## YOUR OBJECTIVE
Can you copy out the listing below word for word, from its first line to its last?

━━━━━━━━━━━━━━━━━━━━

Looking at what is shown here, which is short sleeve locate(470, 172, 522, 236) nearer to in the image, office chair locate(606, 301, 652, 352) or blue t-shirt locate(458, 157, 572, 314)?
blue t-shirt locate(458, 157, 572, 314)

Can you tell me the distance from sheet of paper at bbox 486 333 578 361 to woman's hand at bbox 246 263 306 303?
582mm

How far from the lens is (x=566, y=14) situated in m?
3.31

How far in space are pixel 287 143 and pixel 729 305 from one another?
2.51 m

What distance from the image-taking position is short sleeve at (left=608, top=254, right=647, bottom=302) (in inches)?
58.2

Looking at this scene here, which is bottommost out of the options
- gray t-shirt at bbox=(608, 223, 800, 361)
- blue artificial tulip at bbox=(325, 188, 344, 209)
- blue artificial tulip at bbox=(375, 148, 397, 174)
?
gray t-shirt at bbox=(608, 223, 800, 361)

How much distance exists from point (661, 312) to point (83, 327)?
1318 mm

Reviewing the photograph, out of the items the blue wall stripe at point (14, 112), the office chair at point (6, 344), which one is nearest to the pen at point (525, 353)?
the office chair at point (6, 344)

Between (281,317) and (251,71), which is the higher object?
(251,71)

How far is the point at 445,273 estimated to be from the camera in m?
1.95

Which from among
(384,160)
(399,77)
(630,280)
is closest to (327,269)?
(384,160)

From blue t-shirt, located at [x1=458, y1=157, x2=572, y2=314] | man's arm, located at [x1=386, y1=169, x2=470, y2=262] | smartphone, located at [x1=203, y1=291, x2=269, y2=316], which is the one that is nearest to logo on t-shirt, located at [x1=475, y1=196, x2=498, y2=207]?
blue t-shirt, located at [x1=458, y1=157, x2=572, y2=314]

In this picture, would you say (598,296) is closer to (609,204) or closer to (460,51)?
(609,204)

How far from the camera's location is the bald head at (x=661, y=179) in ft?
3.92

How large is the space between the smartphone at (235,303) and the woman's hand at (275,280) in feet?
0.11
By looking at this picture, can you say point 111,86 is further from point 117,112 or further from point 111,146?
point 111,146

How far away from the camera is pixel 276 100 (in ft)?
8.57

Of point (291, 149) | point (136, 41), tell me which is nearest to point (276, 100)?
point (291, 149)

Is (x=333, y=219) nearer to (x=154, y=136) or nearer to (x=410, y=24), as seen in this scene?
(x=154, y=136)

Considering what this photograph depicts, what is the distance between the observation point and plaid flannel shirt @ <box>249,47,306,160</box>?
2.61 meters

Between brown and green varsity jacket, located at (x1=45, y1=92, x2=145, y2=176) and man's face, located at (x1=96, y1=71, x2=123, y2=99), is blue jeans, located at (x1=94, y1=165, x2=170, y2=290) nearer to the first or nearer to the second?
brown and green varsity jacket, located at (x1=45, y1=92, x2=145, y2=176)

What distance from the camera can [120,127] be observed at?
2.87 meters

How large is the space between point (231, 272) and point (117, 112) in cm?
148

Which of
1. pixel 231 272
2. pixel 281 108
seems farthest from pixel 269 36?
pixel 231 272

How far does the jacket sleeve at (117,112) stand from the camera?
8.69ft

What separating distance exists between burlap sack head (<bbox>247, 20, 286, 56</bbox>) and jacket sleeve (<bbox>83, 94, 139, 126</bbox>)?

━━━━━━━━━━━━━━━━━━━━

## FINISHED ANSWER
Looking at what is shown here, which is short sleeve locate(470, 172, 522, 236) nearer to in the image, office chair locate(606, 301, 652, 352) or blue t-shirt locate(458, 157, 572, 314)?
blue t-shirt locate(458, 157, 572, 314)

Can you tell me the distance from sheet of paper at bbox 486 333 578 361 to woman's hand at bbox 246 263 306 303?
582mm

How far from the lens is (x=566, y=14) situated in m?
3.31

How far in space are pixel 287 143 and pixel 729 305 from one another?
2.51 m

What distance from the image-taking position is short sleeve at (left=608, top=254, right=647, bottom=302) (in inches)?
58.2

Looking at this scene here, which is bottommost out of the options
- gray t-shirt at bbox=(608, 223, 800, 361)
- blue artificial tulip at bbox=(325, 188, 344, 209)
- blue artificial tulip at bbox=(375, 148, 397, 174)
?
gray t-shirt at bbox=(608, 223, 800, 361)

How much distance exists from point (661, 312) to point (83, 327)?
1318 mm

Reviewing the photograph, out of the items the blue wall stripe at point (14, 112), the office chair at point (6, 344), which one is nearest to the pen at point (525, 353)?
the office chair at point (6, 344)

Between (281,317) and (251,71), which is the higher object?
(251,71)

How far is the point at 445,273 estimated to be from the camera in m?
1.95

Which from among
(384,160)
(399,77)
(630,280)
is closest to (327,269)?
(384,160)

From blue t-shirt, located at [x1=458, y1=157, x2=572, y2=314] | man's arm, located at [x1=386, y1=169, x2=470, y2=262] | smartphone, located at [x1=203, y1=291, x2=269, y2=316], which is the one that is nearest to logo on t-shirt, located at [x1=475, y1=196, x2=498, y2=207]?
blue t-shirt, located at [x1=458, y1=157, x2=572, y2=314]

In this picture, would you say (598,296) is closer to (609,204) or closer to (460,51)?
(609,204)

How far from the camera's location is the bald head at (x=661, y=179) in ft?
3.92

How large is the space between the smartphone at (235,303) and the woman's hand at (275,280) in feet?
0.11
By looking at this picture, can you say point 111,86 is further from point 117,112 or further from point 111,146?
point 111,146

How far away from the camera is pixel 276 100 (in ft)?
8.57

Of point (291, 149) | point (136, 41), tell me which is nearest to point (276, 100)?
point (291, 149)

Is (x=333, y=219) nearer to (x=154, y=136) or nearer to (x=410, y=24), as seen in this scene?
(x=154, y=136)

Considering what this photograph depicts, what is the distance between the observation point and plaid flannel shirt @ <box>249,47,306,160</box>?
2.61 meters

Between brown and green varsity jacket, located at (x1=45, y1=92, x2=145, y2=176) and man's face, located at (x1=96, y1=71, x2=123, y2=99), is blue jeans, located at (x1=94, y1=165, x2=170, y2=290) nearer to the first or nearer to the second?
brown and green varsity jacket, located at (x1=45, y1=92, x2=145, y2=176)

What distance from the camera can [120,127] be observed at?
2.87 meters

How large is the space between point (231, 272) and point (117, 112) in cm?
148

Which of
1. pixel 231 272
2. pixel 281 108
seems farthest from pixel 269 36?
pixel 231 272

How far does the jacket sleeve at (117,112) stand from the camera?
8.69ft

What separating distance exists between burlap sack head (<bbox>247, 20, 286, 56</bbox>) and jacket sleeve (<bbox>83, 94, 139, 126</bbox>)?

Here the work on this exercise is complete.